— Travail à faire —
1/ Réécrivez plus brièvement le paragraphe du texte sur Les Tontons qui commence par « Dès lors pourquoi ne pas considérer », en conservant ses faits essentiels.
2/ Répondez aux questions suivantes d'après le texte sur Les Tontons.
(a) Combien d'années après sa sortie le film est-il évoqué ?
(b) Qui est l'auteur des répliques ?
(c) Quel film de Lautner a, selon le texte, un scénario mieux construit ?
3/ Recopiez le passage du texte sur Les Tontons en commençant aux mots « Dès lors pourquoi » et en vous arrêtant après les mots « delà du cinéma. ».

— Texte fourni —
——————

Donc, 51 ans après, le film – un peu – et les grandioses répliques de Michel Audiard – beaucoup – sont présentes si fort dans les mémoires  qu’il est  devenu trésor national, qu’elles sont devenues si évidentes que beaucoup seraient en peine de préciser et de donner l’origine de dispersé, façon puzzle ou de Les cons, ça ose tout. C’est merveilleux de passer ainsi dans le langage courant ; et ça déborde donc largement la notion de « film-culte », qui est destinée à un public à la fois ciblé et fanatique, alors que le  jargon des Tontons fait désormais partie de notre environnement.

Dès lors pourquoi ne pas considérer le film en dehors de tout jugement critique, mais plutôt comme un des impacts majuscules donnés par le cinéma à une atmosphère, à un moment où la Société tout entière s’est reconnue ? De fait, il y a sans doute plus de folie surréaliste dans Les barbouzes, un scénario mieux construit dans Le monocle rit jaune, une plus grande audace dans Galia, mais ce sont Les Tontons qui scellent le cinéma de Lautner dans notre imaginaire. Et qui en font, davantage qu’un film, un phénomène sociétal bien au delà du cinéma.

——————

— Extraits de données —
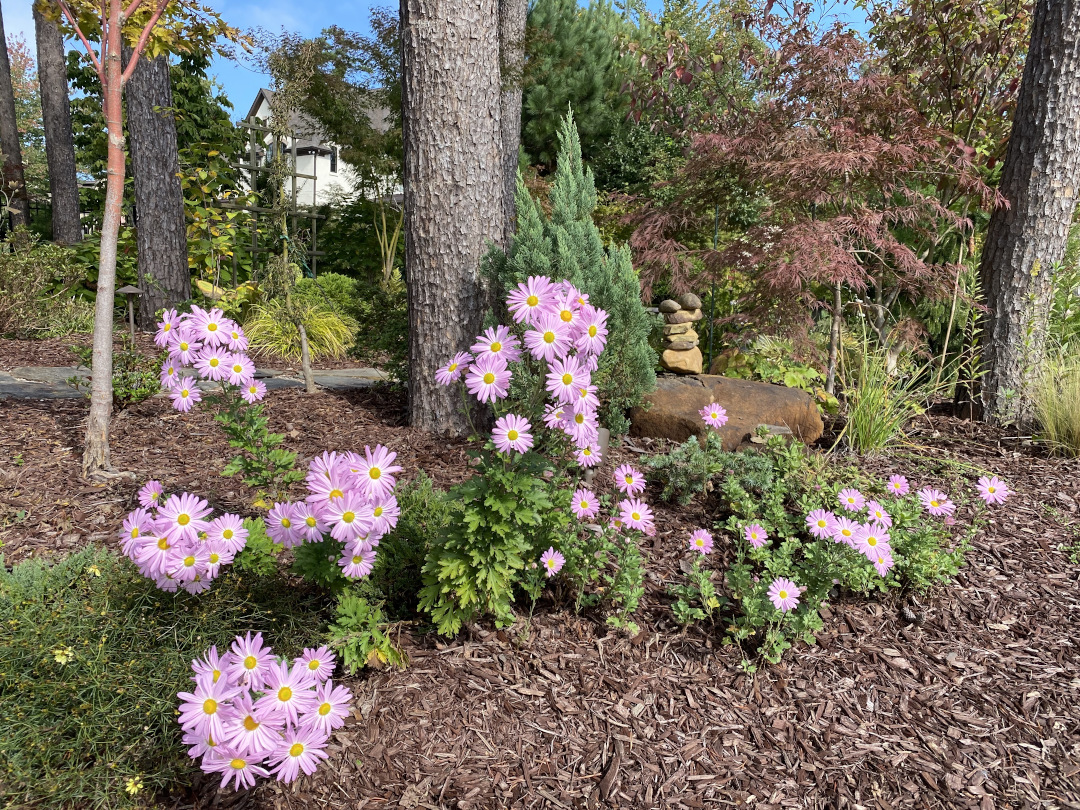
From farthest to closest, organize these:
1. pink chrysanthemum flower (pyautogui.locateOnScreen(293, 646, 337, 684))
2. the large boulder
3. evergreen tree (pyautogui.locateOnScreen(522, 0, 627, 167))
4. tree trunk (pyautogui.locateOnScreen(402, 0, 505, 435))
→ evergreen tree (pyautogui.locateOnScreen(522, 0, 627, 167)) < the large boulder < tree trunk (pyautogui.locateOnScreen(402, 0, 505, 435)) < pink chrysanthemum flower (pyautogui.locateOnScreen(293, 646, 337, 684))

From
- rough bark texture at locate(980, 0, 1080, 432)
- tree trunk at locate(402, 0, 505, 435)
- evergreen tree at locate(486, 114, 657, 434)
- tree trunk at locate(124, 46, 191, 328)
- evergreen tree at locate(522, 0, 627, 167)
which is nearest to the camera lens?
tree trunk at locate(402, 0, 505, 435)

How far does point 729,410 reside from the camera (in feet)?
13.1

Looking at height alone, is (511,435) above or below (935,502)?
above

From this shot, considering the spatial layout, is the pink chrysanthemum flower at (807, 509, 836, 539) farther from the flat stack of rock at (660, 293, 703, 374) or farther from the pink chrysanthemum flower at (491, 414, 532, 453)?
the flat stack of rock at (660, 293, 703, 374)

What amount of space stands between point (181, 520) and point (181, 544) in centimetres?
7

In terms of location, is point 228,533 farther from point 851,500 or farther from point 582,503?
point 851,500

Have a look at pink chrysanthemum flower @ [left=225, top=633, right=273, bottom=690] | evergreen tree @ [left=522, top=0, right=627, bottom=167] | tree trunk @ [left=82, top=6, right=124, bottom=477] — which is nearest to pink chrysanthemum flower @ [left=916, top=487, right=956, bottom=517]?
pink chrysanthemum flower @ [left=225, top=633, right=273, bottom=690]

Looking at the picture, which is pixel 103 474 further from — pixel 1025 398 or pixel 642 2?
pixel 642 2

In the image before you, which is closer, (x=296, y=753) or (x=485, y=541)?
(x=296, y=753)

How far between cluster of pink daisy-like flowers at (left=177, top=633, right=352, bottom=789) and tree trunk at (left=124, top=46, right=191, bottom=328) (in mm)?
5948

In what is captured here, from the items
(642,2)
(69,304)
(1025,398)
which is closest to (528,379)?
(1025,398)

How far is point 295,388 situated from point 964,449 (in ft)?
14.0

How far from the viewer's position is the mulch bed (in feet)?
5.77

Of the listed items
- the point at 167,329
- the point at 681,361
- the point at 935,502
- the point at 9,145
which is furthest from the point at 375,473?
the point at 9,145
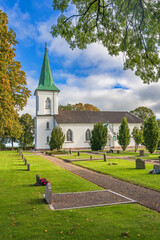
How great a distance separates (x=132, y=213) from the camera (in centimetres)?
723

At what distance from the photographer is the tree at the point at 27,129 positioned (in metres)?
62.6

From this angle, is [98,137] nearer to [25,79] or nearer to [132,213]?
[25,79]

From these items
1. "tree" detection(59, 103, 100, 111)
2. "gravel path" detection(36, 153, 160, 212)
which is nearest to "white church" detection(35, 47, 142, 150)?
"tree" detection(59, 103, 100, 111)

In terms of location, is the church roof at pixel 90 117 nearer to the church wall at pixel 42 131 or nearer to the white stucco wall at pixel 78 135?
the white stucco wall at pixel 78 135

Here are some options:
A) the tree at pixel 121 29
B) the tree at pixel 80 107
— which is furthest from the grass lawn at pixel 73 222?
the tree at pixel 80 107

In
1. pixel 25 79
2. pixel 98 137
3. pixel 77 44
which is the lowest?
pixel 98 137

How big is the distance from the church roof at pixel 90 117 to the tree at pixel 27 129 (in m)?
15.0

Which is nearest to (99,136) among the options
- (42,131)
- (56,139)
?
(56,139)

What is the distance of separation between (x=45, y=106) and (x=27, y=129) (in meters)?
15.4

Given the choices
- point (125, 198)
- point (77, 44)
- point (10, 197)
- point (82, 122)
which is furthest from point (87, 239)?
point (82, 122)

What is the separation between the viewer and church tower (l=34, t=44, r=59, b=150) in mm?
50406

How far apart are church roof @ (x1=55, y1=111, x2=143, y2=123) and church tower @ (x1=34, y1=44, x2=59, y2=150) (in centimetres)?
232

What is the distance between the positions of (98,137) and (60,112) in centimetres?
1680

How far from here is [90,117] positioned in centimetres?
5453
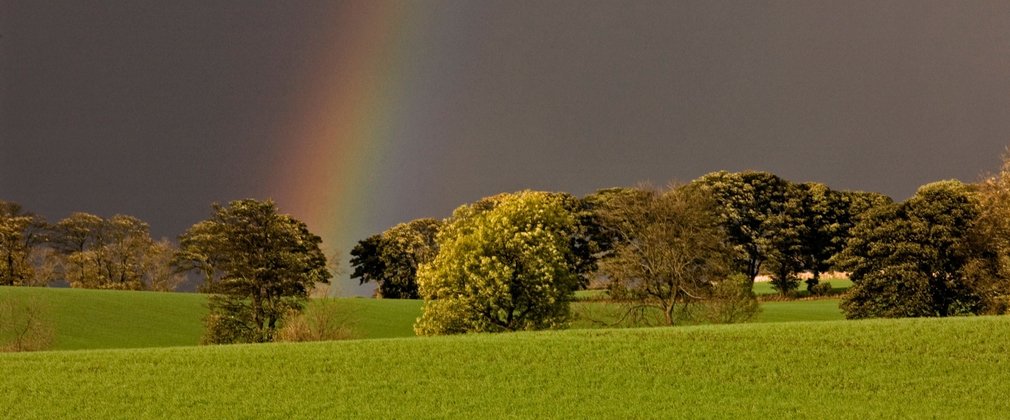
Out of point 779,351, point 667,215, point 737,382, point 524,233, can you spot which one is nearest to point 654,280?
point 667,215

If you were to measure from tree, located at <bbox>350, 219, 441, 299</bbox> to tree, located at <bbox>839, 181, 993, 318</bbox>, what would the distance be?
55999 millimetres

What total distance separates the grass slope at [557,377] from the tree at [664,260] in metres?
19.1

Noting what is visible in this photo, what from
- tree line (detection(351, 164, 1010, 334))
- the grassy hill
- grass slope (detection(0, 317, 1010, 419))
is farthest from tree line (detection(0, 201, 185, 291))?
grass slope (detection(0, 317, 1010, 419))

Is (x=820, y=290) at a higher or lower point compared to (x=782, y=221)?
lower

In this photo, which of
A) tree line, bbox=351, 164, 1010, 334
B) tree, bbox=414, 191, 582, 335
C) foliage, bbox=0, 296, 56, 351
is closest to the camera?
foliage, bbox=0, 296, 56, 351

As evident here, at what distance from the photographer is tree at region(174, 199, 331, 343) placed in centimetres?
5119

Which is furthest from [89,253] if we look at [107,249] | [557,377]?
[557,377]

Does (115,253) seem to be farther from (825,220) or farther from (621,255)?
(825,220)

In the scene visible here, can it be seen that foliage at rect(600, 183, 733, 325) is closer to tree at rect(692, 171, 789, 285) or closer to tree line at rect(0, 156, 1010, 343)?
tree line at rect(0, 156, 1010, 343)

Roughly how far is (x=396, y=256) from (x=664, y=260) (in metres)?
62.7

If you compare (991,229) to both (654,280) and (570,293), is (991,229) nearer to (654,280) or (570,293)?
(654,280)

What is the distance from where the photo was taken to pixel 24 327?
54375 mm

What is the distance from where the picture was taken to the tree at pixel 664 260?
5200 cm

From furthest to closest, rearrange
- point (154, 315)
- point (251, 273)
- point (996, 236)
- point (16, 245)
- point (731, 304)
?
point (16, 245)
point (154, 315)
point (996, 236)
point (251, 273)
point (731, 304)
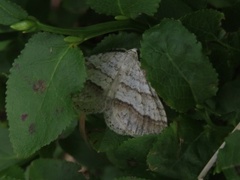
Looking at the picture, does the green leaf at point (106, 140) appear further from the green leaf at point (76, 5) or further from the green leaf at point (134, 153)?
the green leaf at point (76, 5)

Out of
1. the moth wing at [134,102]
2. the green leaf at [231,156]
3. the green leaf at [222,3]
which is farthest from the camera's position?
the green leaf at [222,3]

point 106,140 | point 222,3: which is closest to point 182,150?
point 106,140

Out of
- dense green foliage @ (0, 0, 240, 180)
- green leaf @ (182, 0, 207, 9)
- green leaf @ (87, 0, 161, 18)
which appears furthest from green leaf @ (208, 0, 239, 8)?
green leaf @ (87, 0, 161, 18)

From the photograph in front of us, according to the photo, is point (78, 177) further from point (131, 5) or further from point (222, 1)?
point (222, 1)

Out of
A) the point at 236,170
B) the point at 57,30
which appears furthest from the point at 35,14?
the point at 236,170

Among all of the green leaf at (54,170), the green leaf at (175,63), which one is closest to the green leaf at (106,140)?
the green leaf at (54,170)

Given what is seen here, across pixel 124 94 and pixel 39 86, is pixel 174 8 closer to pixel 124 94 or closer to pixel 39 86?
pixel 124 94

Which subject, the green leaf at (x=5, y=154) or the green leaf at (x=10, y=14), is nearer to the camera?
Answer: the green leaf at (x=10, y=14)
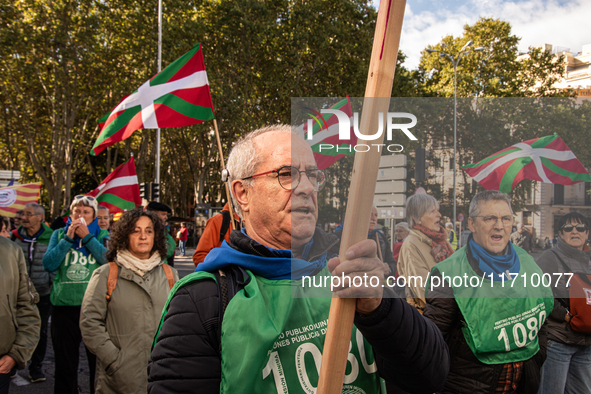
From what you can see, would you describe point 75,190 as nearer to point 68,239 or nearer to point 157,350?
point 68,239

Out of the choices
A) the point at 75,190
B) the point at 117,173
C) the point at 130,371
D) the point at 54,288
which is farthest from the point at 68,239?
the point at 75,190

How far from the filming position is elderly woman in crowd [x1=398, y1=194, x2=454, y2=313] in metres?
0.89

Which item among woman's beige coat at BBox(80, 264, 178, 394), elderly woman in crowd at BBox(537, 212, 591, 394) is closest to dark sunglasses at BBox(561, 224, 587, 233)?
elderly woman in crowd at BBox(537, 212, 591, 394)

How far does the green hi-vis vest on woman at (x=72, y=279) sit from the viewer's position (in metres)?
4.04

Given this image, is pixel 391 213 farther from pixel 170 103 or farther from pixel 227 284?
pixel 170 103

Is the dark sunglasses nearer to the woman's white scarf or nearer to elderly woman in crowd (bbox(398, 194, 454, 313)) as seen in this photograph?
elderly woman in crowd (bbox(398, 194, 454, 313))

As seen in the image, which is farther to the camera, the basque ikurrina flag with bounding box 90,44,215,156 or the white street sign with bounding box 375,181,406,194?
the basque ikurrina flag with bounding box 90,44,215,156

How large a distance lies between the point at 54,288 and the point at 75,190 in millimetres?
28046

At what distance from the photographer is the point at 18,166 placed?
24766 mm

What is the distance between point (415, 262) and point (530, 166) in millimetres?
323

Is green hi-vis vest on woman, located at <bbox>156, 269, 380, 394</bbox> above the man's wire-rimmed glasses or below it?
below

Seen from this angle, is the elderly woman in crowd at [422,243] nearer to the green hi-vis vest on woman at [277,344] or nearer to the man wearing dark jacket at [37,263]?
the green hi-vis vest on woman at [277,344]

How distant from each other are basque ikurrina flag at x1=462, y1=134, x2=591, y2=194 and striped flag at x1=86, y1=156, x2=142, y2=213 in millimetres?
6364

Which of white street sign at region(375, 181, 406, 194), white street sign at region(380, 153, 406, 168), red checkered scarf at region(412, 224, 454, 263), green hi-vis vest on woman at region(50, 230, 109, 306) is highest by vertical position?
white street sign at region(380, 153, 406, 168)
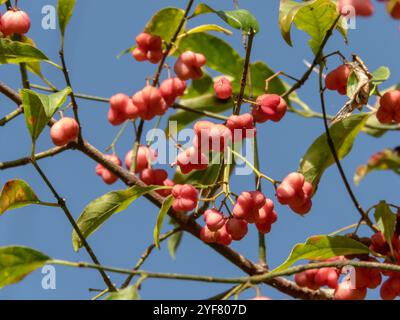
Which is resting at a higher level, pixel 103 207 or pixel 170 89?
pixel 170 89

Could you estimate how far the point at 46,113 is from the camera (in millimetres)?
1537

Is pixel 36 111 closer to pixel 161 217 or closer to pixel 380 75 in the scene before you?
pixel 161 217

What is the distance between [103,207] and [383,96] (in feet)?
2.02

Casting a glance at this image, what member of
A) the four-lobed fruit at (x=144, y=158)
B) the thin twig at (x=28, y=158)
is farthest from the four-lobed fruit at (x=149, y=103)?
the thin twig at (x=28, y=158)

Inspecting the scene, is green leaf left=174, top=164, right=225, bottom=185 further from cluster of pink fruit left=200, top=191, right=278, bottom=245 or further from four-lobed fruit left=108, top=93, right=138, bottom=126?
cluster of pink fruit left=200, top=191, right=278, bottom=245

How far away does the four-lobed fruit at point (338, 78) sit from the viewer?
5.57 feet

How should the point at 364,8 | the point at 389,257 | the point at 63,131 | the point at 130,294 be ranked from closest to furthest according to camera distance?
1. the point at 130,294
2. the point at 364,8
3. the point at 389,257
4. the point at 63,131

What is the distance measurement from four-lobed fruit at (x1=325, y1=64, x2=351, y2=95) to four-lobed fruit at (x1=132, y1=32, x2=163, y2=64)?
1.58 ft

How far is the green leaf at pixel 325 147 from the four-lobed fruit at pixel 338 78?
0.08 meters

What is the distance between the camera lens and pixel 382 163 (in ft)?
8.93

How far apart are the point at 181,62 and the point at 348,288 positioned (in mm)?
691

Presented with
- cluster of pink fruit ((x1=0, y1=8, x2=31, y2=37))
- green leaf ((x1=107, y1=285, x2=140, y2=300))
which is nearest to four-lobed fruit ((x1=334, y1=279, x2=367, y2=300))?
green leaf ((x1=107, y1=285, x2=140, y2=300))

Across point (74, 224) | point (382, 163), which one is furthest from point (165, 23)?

——————

— Résultats —
1/ Plutôt que de juger le film, on peut y voir une empreinte majeure laissée par le cinéma à un moment où toute la Société s'est reconnue. D'autres films de Lautner ont leurs atouts : plus de folie surréaliste dans Les barbouzes, un meilleur scénario dans Le monocle rit jaune, plus d'audace dans Galia. Ce sont pourtant Les Tontons qui ancrent son cinéma dans notre imaginaire et en font un phénomène sociétal qui dépasse le cinéma.

2/
(a) 51 ans.
(b) Michel Audiard.
(c) Le monocle rit jaune.

3/
Dès lors pourquoi ne pas considérer le film en dehors de tout jugement critique, mais plutôt comme un des impacts majuscules donnés par le cinéma à une atmosphère, à un moment où la Société tout entière s’est reconnue ? De fait, il y a sans doute plus de folie surréaliste dans Les barbouzes, un scénario mieux construit dans Le monocle rit jaune, une plus grande audace dans Galia, mais ce sont Les Tontons qui scellent le cinéma de Lautner dans notre imaginaire. Et qui en font, davantage qu’un film, un phénomène sociétal bien au delà du cinéma.